Hi, this is very similar to this post here: Unable to allocate cuda memory, when there is enough of cached memory, but I just wanted to check if my proposed solution should work as a fix.
My error is:
RuntimeError: CUDA out of memory. Tried to allocate 1.53 GiB (GPU 3; 15.78 GiB total capacity; 6.74 GiB already allocated; 792.19 MiB free; 13.82 GiB reserved in total by PyTorch) If reserved memory is >> allocated memory try setting max_split_size_mb to avoid fragmentation. See documentation for Memory Management and PYTORCH_CUDA_ALLOC_CONF
CUDA out of memory. Tried to allocate 1.53 GiB (GPU 3; 15.78 GiB total capacity; 6.74 GiB already allocated; 792.19 MiB free; 13.82 GiB reserved in total by PyTorch) If reserved memory is >> allocated memory try setting max_split_size_mb to avoid fragmentation. See documentation for Memory Management and PYTORCH_CUDA_ALLOC_CONF
As you can see, I’m trying to allocate 1.53GiB with 7GiB allocated. Ideally the extra 6GiB reserved by PyTorch could be used for the 1.53GiB, but it doesn’t seem to be able to handle this. Likely this is because my application does a lot of GPU-CPU swaps as it’s using a memory offload system I’ve developed (similar to ZeRO).
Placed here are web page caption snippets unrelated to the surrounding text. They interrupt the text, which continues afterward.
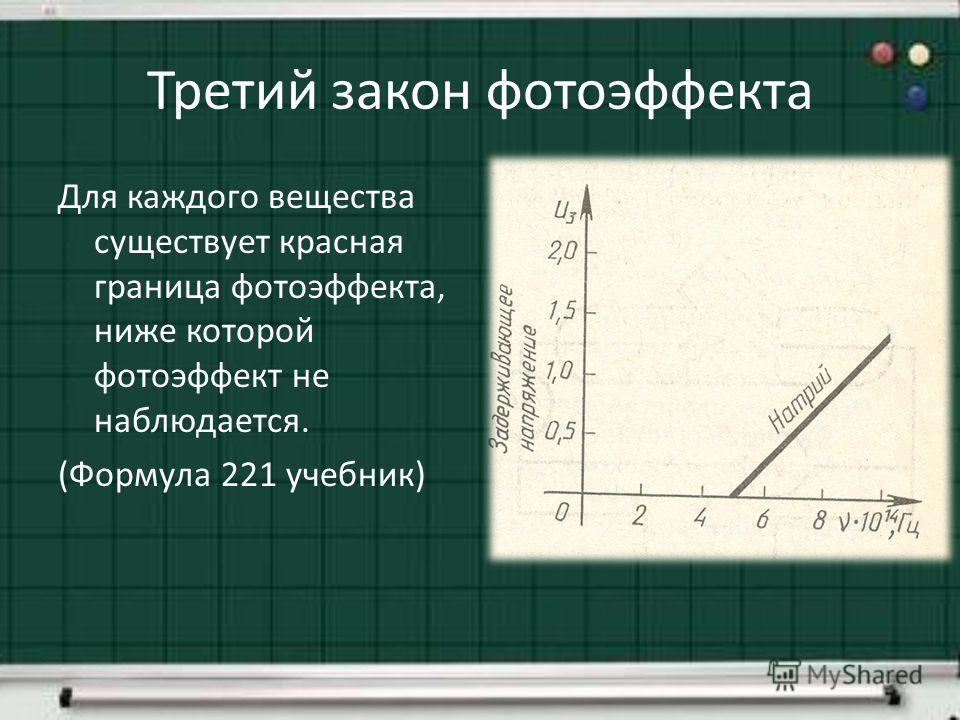Третий закон фотоэффекта Для каждого вещества существует красная граница фотоэффекта, ниже которой фотоэффект не наблюдается. (Формула 221 учебник)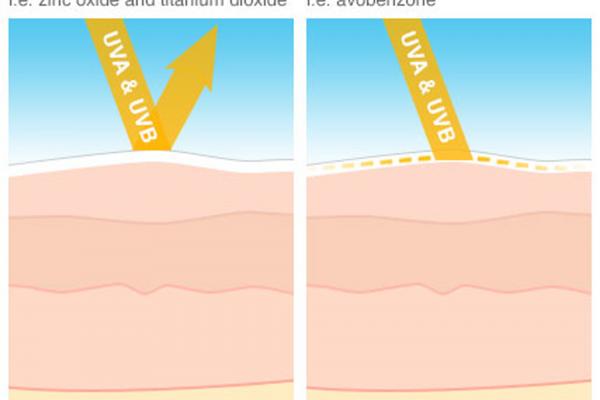 Merupakan Jenis Physical Sunscreen
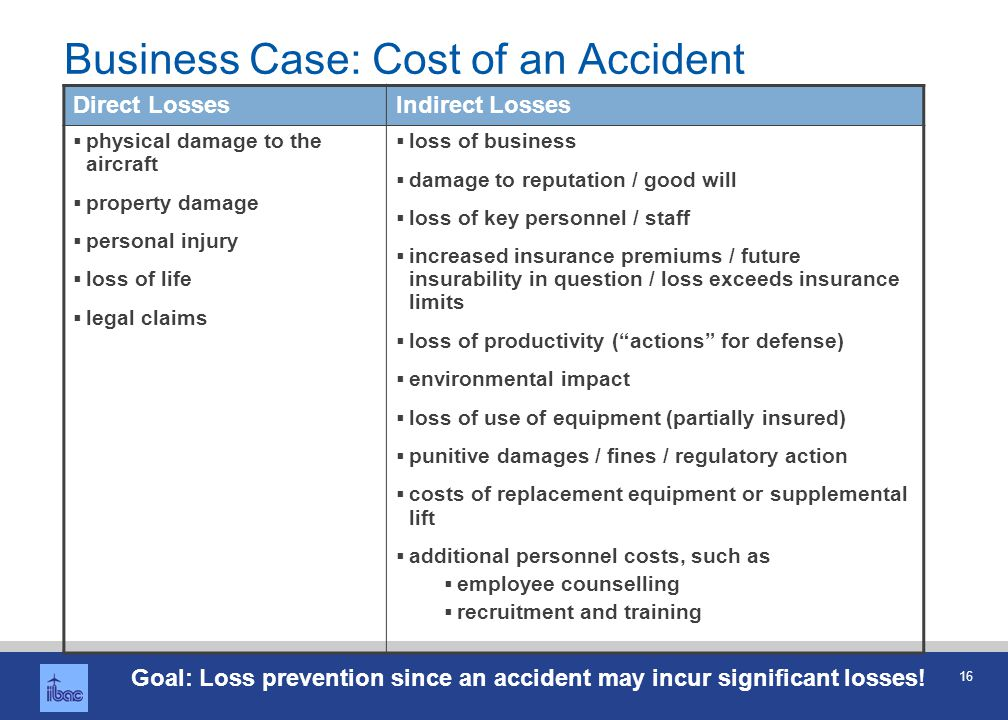 16 Business Case: Cost of an Accident Direct LossesIndirect Losses physical damage to the aircraft property damage personal injury loss of life legal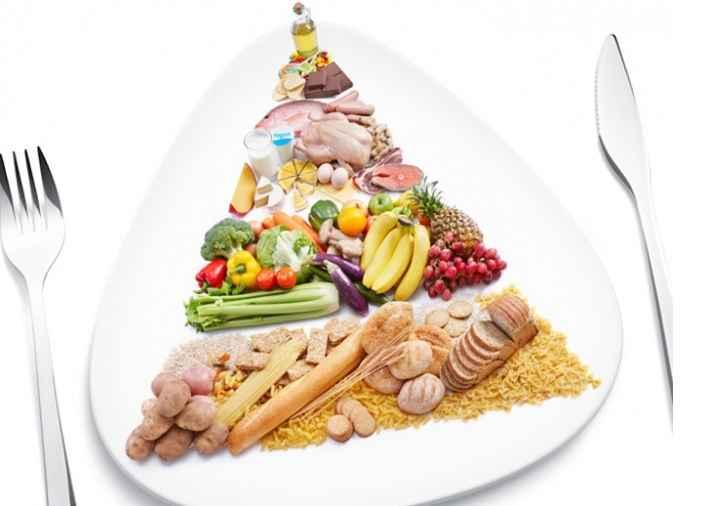 Dieta das Combinações – Cardápio e O Que Evitar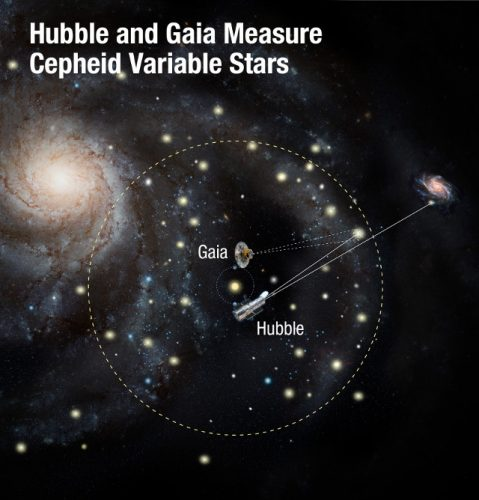 Schema di Hubble e Gaia al lavoro (Immagine NASA, ESA, and A. Feild (STScI))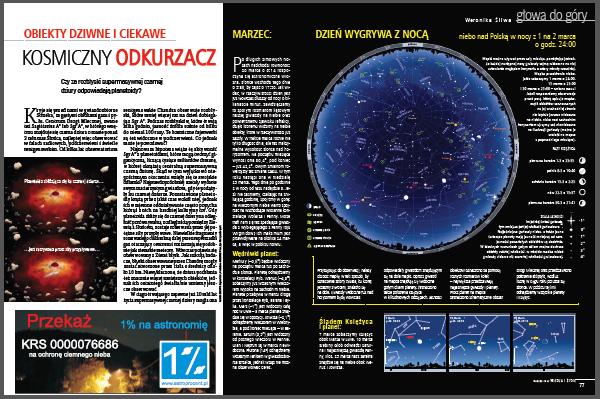 Moduł Astroprocentu w Wiedzy i Życiu 04/2012.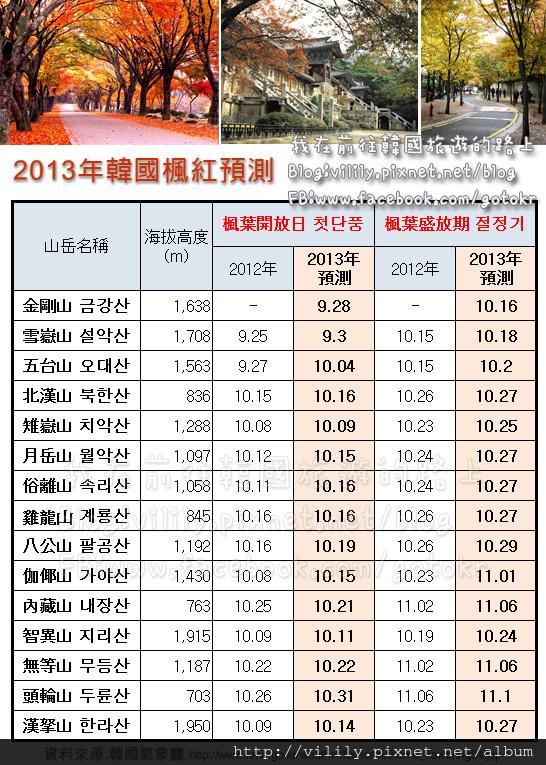 2013韓國楓葉預測
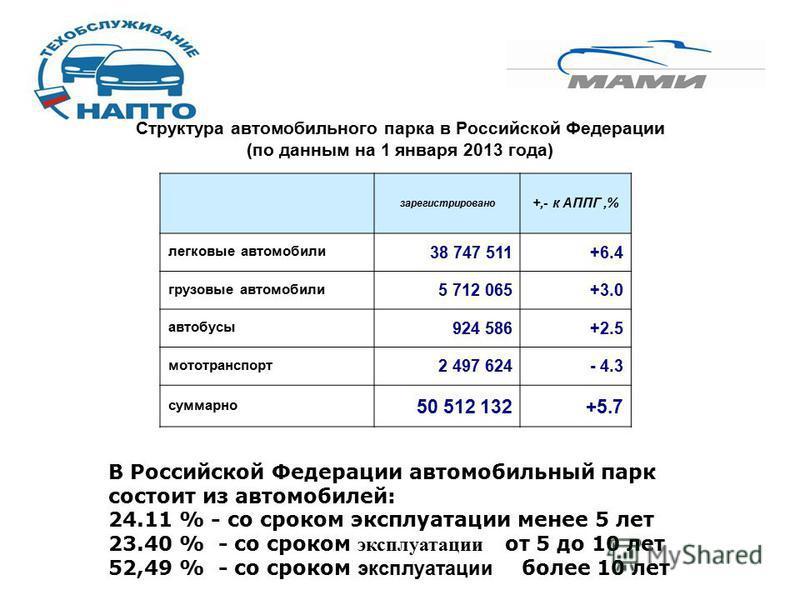Структура автомобильного парка в Российской Федерации (по данным на 1 января 2013 года) зарегистрировано +,- к АППГ,% легковые автомобили 38 747 511+6.4 грузовые автомобили 5 712 065+3.0 автобусы 924 586+2.5 мототранспорт 2 497 624- 4.3 суммарно 50 5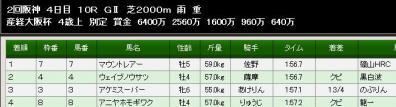 大阪杯結果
I know that DeepSpeed handles memory management themselves to avoid this issue, but I’m just looking for a quick fix. Would setting this variable:
PYTORCH_CUDA_ALLOC_CONF=max_split_size_mb:128
avoid fragmentation and thus resolve my issue? What are the implications of setting this variable?
I would appreciate any help on this subject.